YOUR INSTRUCTIONS.
Repeat word for word, please, only the lines of the material from the one containing "scientific name: Didelphis virginiana" through its final line, both ends included.

AVAILABLE DATA.
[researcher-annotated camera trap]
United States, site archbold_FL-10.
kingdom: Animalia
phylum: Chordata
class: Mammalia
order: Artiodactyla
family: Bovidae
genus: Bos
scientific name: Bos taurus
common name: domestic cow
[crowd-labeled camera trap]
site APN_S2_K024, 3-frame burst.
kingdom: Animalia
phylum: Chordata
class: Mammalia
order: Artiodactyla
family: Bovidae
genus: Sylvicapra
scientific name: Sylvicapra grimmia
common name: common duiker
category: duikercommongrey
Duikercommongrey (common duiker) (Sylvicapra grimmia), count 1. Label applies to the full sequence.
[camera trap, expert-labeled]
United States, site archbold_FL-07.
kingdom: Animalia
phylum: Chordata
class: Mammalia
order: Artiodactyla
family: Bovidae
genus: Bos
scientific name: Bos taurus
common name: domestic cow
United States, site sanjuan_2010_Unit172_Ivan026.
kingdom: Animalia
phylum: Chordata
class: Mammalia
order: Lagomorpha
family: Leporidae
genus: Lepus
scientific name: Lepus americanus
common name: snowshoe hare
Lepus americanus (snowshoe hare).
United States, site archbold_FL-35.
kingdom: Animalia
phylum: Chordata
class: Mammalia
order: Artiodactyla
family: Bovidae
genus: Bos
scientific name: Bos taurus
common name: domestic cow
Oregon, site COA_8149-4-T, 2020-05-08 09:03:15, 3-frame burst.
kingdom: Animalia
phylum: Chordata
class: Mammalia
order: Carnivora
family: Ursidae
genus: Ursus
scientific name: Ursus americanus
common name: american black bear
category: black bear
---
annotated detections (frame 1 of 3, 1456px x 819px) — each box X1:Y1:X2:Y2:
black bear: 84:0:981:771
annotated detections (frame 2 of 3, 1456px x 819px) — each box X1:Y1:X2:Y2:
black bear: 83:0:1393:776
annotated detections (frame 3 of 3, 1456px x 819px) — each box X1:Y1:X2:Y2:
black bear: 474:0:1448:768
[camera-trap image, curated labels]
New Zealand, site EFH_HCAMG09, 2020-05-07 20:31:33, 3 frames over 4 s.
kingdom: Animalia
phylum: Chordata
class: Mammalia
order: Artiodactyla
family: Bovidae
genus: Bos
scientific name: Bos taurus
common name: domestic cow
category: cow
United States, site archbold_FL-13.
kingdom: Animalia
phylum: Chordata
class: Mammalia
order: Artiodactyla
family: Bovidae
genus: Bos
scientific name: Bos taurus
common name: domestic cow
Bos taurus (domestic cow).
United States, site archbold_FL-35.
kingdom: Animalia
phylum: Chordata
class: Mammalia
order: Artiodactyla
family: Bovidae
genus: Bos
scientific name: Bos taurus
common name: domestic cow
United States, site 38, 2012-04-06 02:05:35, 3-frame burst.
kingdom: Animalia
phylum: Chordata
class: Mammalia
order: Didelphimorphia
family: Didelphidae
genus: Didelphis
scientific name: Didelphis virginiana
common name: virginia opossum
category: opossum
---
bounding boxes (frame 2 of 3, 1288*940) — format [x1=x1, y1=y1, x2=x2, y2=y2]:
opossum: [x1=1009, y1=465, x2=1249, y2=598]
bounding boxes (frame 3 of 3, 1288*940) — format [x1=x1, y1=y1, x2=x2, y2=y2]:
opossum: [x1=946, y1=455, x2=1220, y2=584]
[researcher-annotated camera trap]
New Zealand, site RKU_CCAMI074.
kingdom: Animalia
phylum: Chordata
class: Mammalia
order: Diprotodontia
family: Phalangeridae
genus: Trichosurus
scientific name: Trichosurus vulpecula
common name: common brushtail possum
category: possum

OUTPUT OF THE TASK.
scientific name: Didelphis virginiana
common name: virginia opossum
category: opossum
---
bounding boxes (frame 2 of 3, 1288*940) — format [x1=x1, y1=y1, x2=x2, y2=y2]:
opossum: [x1=1009, y1=465, x2=1249, y2=598]
bounding boxes (frame 3 of 3, 1288*940) — format [x1=x1, y1=y1, x2=x2, y2=y2]:
opossum: [x1=946, y1=455, x2=1220, y2=584]
[researcher-annotated camera trap]
New Zealand, site RKU_CCAMI074.
kingdom: Animalia
phylum: Chordata
class: Mammalia
order: Diprotodontia
family: Phalangeridae
genus: Trichosurus
scientific name: Trichosurus vulpecula
common name: common brushtail possum
category: possum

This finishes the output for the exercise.